Met muziek en rust. Ik ben de afgelopen tijd heel erg druk geweest en dan doe ik het nu wat rustiger aan. Maar ik doe eigenlijk nog hetzelfde als wat ik mijn hele leven heb gedaan. En zoek aldoor nieuwe wegen. Soms mis ik in de muziek van deze tijd de ‘roots’. Ik speel ook graag met jongere vogels.

Welke herinneringen aan je carrière zijn je het dierbaarst?
Spelen met Jimmy Witherspoon. En een wensdroom was altijd spelen met Chet (Baker). Die is uitgekomen.
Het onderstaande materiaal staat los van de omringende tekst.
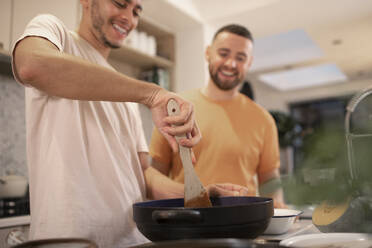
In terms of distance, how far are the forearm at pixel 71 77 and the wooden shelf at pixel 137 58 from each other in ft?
6.70

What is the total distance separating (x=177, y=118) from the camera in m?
0.67

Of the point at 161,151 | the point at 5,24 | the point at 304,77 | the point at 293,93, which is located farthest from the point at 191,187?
the point at 293,93

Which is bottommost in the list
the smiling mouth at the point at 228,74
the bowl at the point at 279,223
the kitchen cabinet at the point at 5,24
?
the bowl at the point at 279,223

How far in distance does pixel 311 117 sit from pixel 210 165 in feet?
20.9

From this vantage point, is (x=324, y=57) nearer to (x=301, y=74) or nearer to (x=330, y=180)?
(x=301, y=74)

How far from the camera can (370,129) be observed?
607 mm

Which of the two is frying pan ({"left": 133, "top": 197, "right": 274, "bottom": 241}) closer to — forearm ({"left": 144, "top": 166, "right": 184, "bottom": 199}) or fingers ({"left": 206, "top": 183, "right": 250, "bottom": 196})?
fingers ({"left": 206, "top": 183, "right": 250, "bottom": 196})

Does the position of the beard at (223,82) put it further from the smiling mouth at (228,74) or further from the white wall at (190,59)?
the white wall at (190,59)

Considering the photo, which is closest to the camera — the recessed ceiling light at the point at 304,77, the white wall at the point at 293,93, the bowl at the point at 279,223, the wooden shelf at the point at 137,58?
the bowl at the point at 279,223

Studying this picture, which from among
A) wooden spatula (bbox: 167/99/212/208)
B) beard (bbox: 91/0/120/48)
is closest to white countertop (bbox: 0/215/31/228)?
beard (bbox: 91/0/120/48)

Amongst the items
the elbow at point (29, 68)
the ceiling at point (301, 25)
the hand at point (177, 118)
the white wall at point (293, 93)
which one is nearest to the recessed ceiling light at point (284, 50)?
the ceiling at point (301, 25)

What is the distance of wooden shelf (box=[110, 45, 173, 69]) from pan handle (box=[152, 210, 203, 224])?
2.32 meters

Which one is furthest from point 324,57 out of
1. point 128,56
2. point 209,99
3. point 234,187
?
point 234,187

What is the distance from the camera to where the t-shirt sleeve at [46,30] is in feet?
2.49
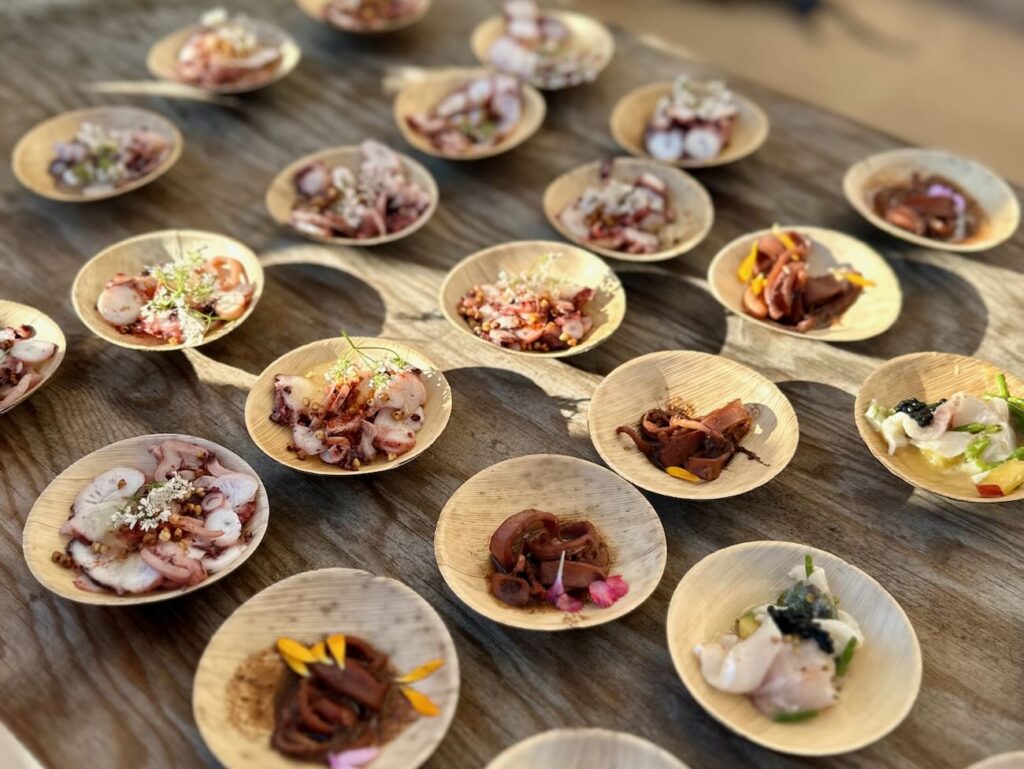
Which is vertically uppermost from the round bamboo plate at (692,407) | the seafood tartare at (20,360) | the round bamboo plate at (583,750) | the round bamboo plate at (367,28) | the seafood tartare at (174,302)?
the round bamboo plate at (367,28)

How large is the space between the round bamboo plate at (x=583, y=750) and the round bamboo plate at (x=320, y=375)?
0.84 metres

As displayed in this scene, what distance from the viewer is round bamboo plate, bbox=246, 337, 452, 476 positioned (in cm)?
258

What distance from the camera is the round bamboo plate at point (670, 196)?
3.32 metres

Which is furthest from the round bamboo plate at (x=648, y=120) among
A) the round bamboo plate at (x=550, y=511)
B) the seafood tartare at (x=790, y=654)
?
the seafood tartare at (x=790, y=654)

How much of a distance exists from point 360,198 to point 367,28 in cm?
134

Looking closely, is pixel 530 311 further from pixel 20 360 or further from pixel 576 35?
pixel 576 35

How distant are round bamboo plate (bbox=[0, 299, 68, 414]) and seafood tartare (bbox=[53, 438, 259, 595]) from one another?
1.79 ft

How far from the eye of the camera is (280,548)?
252 centimetres

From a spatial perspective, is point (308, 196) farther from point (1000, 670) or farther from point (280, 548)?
point (1000, 670)

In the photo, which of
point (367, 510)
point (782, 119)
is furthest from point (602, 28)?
point (367, 510)

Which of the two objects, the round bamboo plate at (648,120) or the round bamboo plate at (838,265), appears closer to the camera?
the round bamboo plate at (838,265)

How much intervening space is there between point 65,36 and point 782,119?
3.30 meters

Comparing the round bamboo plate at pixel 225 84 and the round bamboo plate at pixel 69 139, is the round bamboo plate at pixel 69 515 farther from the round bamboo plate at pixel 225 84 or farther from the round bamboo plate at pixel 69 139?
the round bamboo plate at pixel 225 84

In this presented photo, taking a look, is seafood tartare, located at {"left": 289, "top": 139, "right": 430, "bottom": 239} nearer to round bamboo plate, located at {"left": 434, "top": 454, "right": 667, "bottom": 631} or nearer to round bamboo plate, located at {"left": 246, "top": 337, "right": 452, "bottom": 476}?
round bamboo plate, located at {"left": 246, "top": 337, "right": 452, "bottom": 476}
Dat begon toen ik werd gebeld dat ik met hem in het Concertgebouw moest spelen. En daarbij doet zich iets bijzonders voor. Ik ben de oudste van dertien kinderen, ben op de 13e (mei) jarig en Chet stierf op mijn verjaardag (de 13e mei 1988).

Waarom doe je graag wat je doet?
Muziek maken zit in mijn genen. Mijn grootvader was drummer bij het Leger des Heils, mijn vader was een bekende drummer voor de Tweede Wereldoorlog, zijn broer Ab ook, diens zoon, twee broers van mij en mijn jongste zus Truus drummen. Het swingt de pan uit dus!

Wanneer is je passie voor jazz ontstaan?
Als kind al nam mijn vader mij mee naar concerten van Coleman Hawkins en Max Roach en Ella Fitzgerald. Bij Coleman heb ik toen nog op schoot gezeten. Op heel jonge leeftijd kreeg ik van Pia Beck de kans te spelen met Mary Lou Williams. En later spelen met Hank Jones was fantastisch, dat toucher. Ik heb nooit les gehad, want ik ben linkshandig. Al die drummers die ik in de loop der jaren heb gezien, ongekend!

John Engels: “Als ik hier op aarde klaar ben, vlieg ik het universum in.”

Van welke ontwikkeling in de jazzgeschiedenis had je onderdeel willen zijn?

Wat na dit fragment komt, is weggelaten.